Fight another fight.
Struggle against the darkness,
Do it for the light.

If you stop,
Before your last breath,
You’re living naught.
You’re living death.

So be brave.
Be of sound mind.
Endure life’s jolts,
Tolerate the grind.

Live and love,
Forget your hate.
Peace is with you.
Don’t yield to fate.

The Black Wind will blow,
And then you will know.
The dark may fight,
But so too will your light.”



   The blue light was giving way. It was opening up, into another world, another time. Where was it, and more importantly, when was it? Everything seemed so unfamiliar now. The heart was gone, but his powers weren’t fully restored. He didn’t even know if they would be restored. For all he knew, some evil beasts could be lurking around the next bend. His left arm lay slack at his side.
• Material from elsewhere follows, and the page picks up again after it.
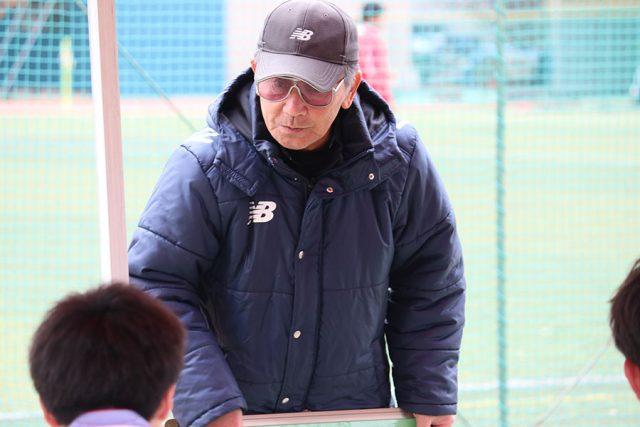 大山照人監督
He could still no longer feel his fingers, but the dullness was very slowly and agonizingly departing.

   In its place, sharp, hot pins and needles seemed to strike every part of his arm, burning straight to the nerves. He let out a small dissatisfied grunt, with a scowl spread across his face, before he passed out and struck the hard surface of the ground. Was it rock, compact dirt, cement, or metal?

   There was no time for that. There didn’t seem to ever be enough time for much of anything anymore. A trickle of blood ran down his temple and clotted in the light blue hair of his brow. He could no longer tell or be bothered in knowing or not knowing.

   If the past is to alter...So be it.

Author's Notes

Okay, so there's the beginning of my very first Fanfic (yippy! i've reached Nerddom...Nerdom? Nerd-dom...whatever)! I wrote this first chapter in a flurry (one day! that's surprising for me, especially with the amount of effort I feel I put into this). I feel like explaining lots of things right now though.

*Some of this may or may not be Spoiler-friendly to the future of my fic, there's more definate spoilers at a lower part of this humongous three part thread*

The title of the entire fic is "Magness". I know, I know "ANOTHER" fanfic about Magus, but I hope you enjoy it/read it. As I was pondering what to do with Magus, I thought about driving him insane (the title is 1 part Magus and 1 part Madness for ou slow learners out there). His quest so far seemed fairly nutso already. He had accomplished his goal of defeating Lavos, but had yet to actually find his sister. I thought about making an entire quest where he finds her, but ends up that he had much earlier gone insane and was living this dream inside some kind of hospital. Although then I hit a block: hospital in 1200BC? So I re-thought things and we have "Magness" as it is currently.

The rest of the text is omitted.